Cancun Faith Groups Gather In Prayer For Climate Conference

by Jess Leber · 2010-12-01 10:00:00 UTC

Jess Leber is Change.org's environment editor and is writing from COP-16 in Cancun this week, where 193 nations are meeting from Nov. 29-Dec. 11 in their yearly attempt to forge a new international treaty to tackle the global warming crisis.

A surreal air surrounds the global climate talks. That air is cloaked in diplomatic floweriness, impenetrable acronyms, and conditional language—the total effect is to ensure no nation takes responsibility for much at all. But underneath that cloak are some scarily bold statement by omission. By diplomats not saying—and not doing—what needs to be done to slow global warming is in fact an overt decision to consign humanity to a perilous future.

These are the general sentiments expressed by 350.org's Bill McKibben, who spoke at a side event of the COP-16 meetings yesterday. The man is a walking dose of reality, but more on that in a bit. I'd like to first tell you about another dose of reality I experienced here yesterday

Far from the conference center on the Plaza De La Reforma, in front of Cancun's city hall, residents of this city yesterday joined together to say a prayer for the earth (Una Oracion Por La Tierra) and prayer for a successful outcome of the talks they are hosting.

It was an inspiring scene. More than 20 churches of all denominations, and Jews and Muslims too, joined together for the 4-hour event, each group coming up to the stage to say (or sing) their hopes for the global climate system. By my estimate there were some 200 people there in the plaza, and this week they are joined with prayers in churches all over the world, from China to the Canada, and Nicaragua to France. Some 5,000 people are set to participate overall.

++++++++++

**WHAT TO DO**
A) List every country the Cancun prayer gathering article names as a place where churches are joining in the prayers.
B) Write out the Cancun prayer gathering article word for word, from "These are the" up to and including "they are hosting.".
The entries that follow have no connection to the article about the Cancun prayer gathering.

++++++++++

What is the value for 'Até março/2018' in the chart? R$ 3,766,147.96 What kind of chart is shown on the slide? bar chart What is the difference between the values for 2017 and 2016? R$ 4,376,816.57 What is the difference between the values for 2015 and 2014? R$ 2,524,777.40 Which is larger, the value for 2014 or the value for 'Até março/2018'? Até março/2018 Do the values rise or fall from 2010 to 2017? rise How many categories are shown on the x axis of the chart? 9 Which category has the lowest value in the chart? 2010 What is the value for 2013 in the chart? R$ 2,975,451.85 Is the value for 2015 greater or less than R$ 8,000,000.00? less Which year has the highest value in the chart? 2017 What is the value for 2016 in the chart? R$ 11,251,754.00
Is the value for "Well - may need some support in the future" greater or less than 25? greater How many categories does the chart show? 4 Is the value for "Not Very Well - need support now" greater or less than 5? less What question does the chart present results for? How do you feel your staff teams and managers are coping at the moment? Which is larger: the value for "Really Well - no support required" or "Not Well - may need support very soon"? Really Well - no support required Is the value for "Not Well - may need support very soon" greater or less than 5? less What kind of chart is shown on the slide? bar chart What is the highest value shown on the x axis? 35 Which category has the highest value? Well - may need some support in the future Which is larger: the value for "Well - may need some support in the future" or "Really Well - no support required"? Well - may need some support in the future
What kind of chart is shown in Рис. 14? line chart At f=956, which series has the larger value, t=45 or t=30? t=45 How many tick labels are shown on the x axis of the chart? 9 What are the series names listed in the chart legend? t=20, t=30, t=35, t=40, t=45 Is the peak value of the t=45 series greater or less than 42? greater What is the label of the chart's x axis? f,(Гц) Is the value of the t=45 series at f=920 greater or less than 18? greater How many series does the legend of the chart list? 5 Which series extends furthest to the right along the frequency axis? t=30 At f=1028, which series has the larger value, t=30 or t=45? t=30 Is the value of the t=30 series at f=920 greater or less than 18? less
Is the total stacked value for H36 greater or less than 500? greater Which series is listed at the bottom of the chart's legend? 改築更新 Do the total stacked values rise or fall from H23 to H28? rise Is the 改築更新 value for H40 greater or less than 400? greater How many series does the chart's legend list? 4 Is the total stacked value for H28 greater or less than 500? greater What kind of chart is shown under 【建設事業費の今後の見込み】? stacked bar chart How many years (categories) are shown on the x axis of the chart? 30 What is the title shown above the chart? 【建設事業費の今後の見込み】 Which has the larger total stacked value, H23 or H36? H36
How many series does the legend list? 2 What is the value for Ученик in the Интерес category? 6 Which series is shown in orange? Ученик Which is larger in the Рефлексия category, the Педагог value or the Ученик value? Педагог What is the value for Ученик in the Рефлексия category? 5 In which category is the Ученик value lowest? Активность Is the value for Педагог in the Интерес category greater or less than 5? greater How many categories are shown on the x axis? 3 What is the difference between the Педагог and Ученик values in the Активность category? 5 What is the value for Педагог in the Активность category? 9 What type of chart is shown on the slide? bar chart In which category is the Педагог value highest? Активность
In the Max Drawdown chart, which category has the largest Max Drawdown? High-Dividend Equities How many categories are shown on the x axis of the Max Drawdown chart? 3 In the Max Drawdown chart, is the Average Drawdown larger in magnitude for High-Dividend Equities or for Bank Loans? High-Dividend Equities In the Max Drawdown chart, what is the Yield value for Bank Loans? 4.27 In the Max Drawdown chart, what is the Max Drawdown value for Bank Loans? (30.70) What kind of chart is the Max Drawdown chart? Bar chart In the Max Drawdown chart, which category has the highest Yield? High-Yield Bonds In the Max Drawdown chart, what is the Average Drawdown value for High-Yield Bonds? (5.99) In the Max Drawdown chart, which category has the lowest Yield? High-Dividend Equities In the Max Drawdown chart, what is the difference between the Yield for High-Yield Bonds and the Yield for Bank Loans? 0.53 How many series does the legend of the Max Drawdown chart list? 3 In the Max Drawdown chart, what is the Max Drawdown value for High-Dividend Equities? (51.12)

++++++++++

**SOLUTIONS PER TASK**
A) China, Canada, Nicaragua, France

B)
These are the general sentiments expressed by 350.org's Bill McKibben, who spoke at a side event of the COP-16 meetings yesterday. The man is a walking dose of reality, but more on that in a bit. I'd like to first tell you about another dose of reality I experienced here yesterday

Far from the conference center on the Plaza De La Reforma, in front of Cancun's city hall, residents of this city yesterday joined together to say a prayer for the earth (Una Oracion Por La Tierra) and prayer for a successful outcome of the talks they are hosting.